Uma vez analisadas as ciências e reconhecido que a exigência do sentido não é extinta pelas suas práticas, afirma-se que elas não são a medida do ser, mas que o ser é a luz do seu sentido.
A fundação das ciências é assegurada por uma exigência que leva a ultrapassá-las.
*A Ação* segue o estudo dos fenômenos do espírito (como a liberdade pessoal, o engajamento na sociedade e os valores religiosos mais altos), culminando na “opção” (4ª parte).
O sentido de cada fenômeno analisado é então afirmado, reconhecendo a tensão que a todos atravessou.
“Tudo o que foi chamado dados sensíveis, verdades positivas, ciência subjetiva, crescimento orgânico, expansão social, concepções morais e metafísicas, certeza do único necessário, alternativa inevitável, opção mortífera ou vivificante, acabamento sobrenatural da ação, afirmação da existência real dos objetos do pensamento e das condições da prática, tudo não passa de fenômenos pelo mesmo título.”
Para concluir, Blondel sela todos esses fenômenos na afirmação positiva do princípio (5ª parte), que transcende o ato de liberdade, implementando-o além dela mesma.
* Segundo *A Ação*, a afirmação ontológica nasce do interior da análise dos fenômenos.
Todos os fenômenos manifestam uma inadequação entre a vontade querente e o que lhe é possível concretamente realizar.

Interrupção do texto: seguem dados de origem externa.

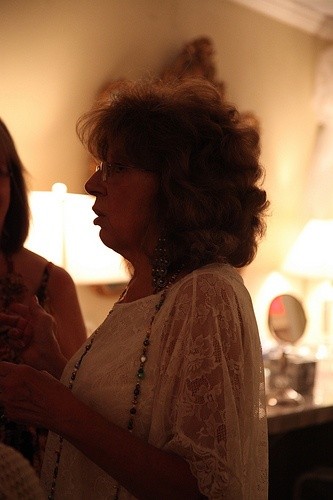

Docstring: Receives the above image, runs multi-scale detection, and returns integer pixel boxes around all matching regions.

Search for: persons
[0,76,270,500]
[0,114,87,471]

No termo do percurso, e no caso da opção “positiva”, um olhar retrospectivo reconhece em cada fenômeno uma expressão provisória, mas já real, do infinito fundador.
Os fenômenos analisados não são mais entendidos como resultados de uma vontade que busca somente sua autoadequação, mas porque apontam para um fundamento ao qual o espírito se sabe desde sempre votado.
PS: GILBERT, Paul. A simplicidade do princípio. São Paulo: Edições Loyola, 2004.